Several methods are used for hacking. The easiest option is a complete selection of all combinations. Another method is based on so-called iris tables, where millions of pre-deciphered passwords are already contained. But the greatest efficiency is shown by “smart” algorithms trained at huge leakage bases. Such systems know popular patterns, take into account the replacement of letters with symbols like “@” or “$” and first check the most likely combinations.

Almost half of all the pastimes studied were so weak that they were able to pick up in less than a minute. Another 12% are hacked in the time of up to one hour. Only 23% of combinations require more than a year of continuous overrun.

The main problem is human habits. Users massively add to the words of the number, years of birth and simple symbols.
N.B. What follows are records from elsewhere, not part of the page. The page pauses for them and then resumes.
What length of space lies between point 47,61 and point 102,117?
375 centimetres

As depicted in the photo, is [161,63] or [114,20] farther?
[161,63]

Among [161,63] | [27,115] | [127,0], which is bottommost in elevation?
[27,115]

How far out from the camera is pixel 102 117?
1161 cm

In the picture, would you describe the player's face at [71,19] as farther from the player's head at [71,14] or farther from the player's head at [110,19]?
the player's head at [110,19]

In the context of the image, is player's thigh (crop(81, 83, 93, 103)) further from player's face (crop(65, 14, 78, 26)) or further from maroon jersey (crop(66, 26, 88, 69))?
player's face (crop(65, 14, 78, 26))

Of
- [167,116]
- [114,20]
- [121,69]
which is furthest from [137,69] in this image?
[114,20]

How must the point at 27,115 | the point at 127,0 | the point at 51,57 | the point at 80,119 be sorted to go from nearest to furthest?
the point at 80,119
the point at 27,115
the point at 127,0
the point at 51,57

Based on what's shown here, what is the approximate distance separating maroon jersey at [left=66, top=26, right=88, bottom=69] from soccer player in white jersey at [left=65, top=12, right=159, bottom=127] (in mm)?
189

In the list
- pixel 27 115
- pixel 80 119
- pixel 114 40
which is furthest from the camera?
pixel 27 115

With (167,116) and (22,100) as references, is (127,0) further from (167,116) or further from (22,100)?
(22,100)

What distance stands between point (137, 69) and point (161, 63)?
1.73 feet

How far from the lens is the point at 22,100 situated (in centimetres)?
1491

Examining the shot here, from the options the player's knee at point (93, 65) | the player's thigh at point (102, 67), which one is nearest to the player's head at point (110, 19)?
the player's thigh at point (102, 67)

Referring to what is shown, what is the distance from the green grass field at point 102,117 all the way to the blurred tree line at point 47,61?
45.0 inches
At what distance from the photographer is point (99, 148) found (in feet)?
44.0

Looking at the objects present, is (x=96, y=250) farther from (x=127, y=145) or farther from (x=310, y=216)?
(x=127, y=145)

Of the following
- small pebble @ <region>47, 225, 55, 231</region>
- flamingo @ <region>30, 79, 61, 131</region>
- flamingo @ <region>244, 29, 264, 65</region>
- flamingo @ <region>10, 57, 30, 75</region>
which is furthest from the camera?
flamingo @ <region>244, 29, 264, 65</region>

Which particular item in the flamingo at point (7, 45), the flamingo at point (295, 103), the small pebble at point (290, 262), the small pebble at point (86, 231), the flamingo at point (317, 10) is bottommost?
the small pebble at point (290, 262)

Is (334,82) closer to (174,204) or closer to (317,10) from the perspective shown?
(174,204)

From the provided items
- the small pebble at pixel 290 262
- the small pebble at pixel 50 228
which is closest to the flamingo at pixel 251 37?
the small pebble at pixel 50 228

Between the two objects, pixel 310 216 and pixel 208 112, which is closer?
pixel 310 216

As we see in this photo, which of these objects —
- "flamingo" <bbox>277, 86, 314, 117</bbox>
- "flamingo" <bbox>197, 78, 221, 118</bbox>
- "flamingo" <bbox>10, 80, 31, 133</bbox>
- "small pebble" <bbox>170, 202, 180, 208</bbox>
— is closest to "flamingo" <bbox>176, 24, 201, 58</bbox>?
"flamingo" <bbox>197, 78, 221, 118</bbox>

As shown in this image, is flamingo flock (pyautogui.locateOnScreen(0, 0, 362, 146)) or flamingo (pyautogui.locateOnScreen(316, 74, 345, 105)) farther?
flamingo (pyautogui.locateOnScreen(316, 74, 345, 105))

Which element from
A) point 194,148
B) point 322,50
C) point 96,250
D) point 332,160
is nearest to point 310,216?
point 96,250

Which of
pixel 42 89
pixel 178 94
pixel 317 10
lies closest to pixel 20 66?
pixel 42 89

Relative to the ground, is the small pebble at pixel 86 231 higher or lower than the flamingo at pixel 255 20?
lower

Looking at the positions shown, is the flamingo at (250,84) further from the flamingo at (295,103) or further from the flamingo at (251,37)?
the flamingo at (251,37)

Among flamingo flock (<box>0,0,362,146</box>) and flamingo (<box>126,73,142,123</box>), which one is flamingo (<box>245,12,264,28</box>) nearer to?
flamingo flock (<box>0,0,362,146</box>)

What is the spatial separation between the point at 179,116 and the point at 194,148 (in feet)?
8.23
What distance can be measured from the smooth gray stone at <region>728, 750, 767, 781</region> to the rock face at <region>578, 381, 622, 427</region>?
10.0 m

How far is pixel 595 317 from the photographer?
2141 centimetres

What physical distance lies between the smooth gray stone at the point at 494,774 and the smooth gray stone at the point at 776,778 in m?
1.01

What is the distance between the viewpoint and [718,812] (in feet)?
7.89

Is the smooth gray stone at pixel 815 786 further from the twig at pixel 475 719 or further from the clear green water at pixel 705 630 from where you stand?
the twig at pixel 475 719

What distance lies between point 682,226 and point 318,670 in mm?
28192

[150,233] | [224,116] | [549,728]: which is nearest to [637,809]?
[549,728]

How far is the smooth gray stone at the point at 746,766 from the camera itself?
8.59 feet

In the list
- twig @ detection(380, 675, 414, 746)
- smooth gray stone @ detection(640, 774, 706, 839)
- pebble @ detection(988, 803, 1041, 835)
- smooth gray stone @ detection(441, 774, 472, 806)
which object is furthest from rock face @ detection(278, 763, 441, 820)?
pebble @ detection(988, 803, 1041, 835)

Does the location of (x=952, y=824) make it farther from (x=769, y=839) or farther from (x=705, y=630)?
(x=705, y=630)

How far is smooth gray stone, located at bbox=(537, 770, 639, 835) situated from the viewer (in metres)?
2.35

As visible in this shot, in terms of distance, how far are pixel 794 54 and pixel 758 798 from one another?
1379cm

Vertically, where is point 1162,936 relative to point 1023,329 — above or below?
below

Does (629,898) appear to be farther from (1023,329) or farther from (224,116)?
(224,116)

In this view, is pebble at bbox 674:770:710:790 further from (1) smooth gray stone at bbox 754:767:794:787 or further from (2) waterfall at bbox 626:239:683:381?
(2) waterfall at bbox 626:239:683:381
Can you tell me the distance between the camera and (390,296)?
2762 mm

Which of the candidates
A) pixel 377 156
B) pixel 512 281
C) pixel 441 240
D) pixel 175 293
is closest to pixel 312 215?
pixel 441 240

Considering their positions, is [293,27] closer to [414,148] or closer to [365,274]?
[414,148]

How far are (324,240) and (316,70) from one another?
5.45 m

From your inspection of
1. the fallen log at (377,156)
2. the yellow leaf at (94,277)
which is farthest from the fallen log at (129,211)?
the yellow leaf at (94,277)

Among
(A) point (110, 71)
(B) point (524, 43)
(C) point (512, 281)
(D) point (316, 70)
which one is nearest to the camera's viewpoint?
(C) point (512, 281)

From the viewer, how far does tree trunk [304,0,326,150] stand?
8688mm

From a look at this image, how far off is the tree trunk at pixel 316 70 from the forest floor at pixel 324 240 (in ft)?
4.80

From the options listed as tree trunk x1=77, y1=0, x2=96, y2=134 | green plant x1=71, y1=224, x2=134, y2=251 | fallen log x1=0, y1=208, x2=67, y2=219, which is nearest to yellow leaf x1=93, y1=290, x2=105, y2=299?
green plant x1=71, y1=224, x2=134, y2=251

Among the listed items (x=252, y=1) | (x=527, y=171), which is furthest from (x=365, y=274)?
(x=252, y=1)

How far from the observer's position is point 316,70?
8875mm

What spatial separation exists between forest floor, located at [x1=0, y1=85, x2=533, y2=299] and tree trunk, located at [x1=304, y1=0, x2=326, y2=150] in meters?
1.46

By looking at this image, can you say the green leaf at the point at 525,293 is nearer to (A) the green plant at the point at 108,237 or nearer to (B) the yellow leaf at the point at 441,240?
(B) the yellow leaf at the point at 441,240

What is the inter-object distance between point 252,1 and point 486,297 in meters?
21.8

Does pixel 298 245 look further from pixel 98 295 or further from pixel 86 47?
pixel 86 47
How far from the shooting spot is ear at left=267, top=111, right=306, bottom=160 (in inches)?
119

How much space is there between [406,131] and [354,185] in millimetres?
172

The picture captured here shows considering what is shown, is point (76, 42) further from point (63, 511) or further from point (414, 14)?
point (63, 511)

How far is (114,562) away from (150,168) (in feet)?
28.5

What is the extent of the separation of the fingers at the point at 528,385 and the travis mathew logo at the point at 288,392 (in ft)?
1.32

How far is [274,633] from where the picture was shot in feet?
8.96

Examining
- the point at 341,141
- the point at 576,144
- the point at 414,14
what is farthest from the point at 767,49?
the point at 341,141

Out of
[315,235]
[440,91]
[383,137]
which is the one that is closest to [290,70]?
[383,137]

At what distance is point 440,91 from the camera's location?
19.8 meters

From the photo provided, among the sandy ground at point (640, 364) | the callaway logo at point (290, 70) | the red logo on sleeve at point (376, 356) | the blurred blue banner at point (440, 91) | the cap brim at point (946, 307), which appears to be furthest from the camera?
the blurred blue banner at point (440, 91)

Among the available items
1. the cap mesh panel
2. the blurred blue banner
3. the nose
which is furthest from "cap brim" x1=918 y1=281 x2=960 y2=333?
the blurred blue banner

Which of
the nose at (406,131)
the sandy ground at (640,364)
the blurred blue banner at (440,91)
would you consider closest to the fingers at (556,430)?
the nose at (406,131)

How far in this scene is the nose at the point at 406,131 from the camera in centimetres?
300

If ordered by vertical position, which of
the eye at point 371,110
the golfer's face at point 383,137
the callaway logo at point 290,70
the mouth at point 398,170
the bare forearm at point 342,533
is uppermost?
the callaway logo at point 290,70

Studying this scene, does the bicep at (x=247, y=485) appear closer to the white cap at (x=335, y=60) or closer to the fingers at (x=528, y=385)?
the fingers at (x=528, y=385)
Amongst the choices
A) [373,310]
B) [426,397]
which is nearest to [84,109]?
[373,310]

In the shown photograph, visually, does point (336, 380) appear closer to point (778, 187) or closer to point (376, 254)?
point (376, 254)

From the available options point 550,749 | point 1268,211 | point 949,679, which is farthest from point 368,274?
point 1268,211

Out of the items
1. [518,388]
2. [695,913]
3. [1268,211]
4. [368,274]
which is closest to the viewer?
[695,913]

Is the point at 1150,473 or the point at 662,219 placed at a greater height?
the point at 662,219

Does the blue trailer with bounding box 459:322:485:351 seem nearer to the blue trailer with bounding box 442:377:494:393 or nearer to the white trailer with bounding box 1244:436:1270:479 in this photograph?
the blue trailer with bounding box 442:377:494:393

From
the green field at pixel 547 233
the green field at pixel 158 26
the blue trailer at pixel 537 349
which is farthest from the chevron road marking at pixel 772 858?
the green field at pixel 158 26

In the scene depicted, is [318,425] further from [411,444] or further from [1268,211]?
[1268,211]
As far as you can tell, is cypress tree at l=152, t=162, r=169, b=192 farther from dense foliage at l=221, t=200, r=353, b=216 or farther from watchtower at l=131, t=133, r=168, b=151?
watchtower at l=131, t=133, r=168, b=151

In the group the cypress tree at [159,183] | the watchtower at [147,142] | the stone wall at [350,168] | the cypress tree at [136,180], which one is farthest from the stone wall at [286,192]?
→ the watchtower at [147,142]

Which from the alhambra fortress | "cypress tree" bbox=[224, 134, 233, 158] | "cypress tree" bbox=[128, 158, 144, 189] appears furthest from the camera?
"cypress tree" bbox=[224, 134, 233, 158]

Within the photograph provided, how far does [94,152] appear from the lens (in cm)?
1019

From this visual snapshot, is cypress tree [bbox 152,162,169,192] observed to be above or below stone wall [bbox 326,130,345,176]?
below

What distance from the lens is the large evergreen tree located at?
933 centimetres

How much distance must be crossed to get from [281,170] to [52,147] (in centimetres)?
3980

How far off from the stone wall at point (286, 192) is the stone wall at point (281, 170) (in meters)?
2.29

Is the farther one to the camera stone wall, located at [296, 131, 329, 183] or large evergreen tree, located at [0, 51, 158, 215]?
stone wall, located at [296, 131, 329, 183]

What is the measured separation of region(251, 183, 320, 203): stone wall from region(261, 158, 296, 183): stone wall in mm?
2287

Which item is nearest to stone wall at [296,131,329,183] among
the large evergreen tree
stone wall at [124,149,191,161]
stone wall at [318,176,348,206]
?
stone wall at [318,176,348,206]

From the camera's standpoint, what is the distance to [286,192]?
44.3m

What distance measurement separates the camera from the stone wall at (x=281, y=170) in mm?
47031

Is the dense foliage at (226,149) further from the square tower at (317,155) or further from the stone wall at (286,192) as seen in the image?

The situation is aggravated by the reuse of the same combinations on different sites. In this case, the attacker does not even need to pick up anything - it is enough to find a password in one leak and check it on other services.

As a protection, experts advise using password managers, creating long random combinations and not storing passwords in notes or browser. It is also recommended to switch to access keys instead of traditional passwords and be sure to include two-factor authentication through authentication applications, not SMS.